Извлеките из пунктов ниже все строки, где встречается слово «furthest».
● ● ● ● ●
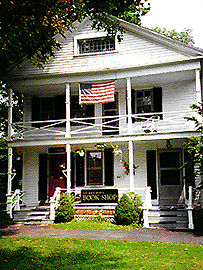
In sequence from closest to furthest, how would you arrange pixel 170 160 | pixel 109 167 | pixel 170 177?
pixel 170 177
pixel 170 160
pixel 109 167

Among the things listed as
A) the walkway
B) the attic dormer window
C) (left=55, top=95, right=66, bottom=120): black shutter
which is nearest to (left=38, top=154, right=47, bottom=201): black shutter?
(left=55, top=95, right=66, bottom=120): black shutter

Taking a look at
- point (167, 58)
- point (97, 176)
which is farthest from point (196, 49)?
point (97, 176)

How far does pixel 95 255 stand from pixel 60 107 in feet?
35.0

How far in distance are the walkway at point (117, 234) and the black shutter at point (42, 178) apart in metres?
4.28

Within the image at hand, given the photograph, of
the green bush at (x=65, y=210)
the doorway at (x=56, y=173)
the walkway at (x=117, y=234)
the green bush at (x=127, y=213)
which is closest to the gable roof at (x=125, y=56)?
the doorway at (x=56, y=173)

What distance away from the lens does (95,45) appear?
703 inches

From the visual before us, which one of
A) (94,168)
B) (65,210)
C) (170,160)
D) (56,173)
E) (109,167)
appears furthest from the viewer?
(56,173)

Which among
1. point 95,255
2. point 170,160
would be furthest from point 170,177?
point 95,255

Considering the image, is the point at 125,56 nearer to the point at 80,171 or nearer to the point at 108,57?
the point at 108,57

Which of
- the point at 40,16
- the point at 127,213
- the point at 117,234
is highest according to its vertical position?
the point at 40,16

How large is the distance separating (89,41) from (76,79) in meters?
2.42

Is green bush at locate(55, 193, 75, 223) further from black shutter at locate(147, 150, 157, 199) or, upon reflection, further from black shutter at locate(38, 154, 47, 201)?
black shutter at locate(147, 150, 157, 199)

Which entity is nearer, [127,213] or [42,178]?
[127,213]

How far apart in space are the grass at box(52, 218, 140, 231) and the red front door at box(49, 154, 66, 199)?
3659 millimetres
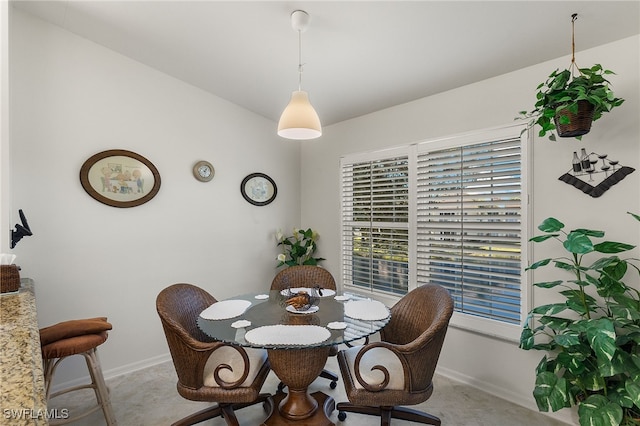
● ● ● ● ●
Результат:
In sequence from closest to furthest, how would you arrange pixel 170 160 | pixel 109 167 | pixel 170 177?
appears furthest from the viewer?
would be furthest from point 170,177?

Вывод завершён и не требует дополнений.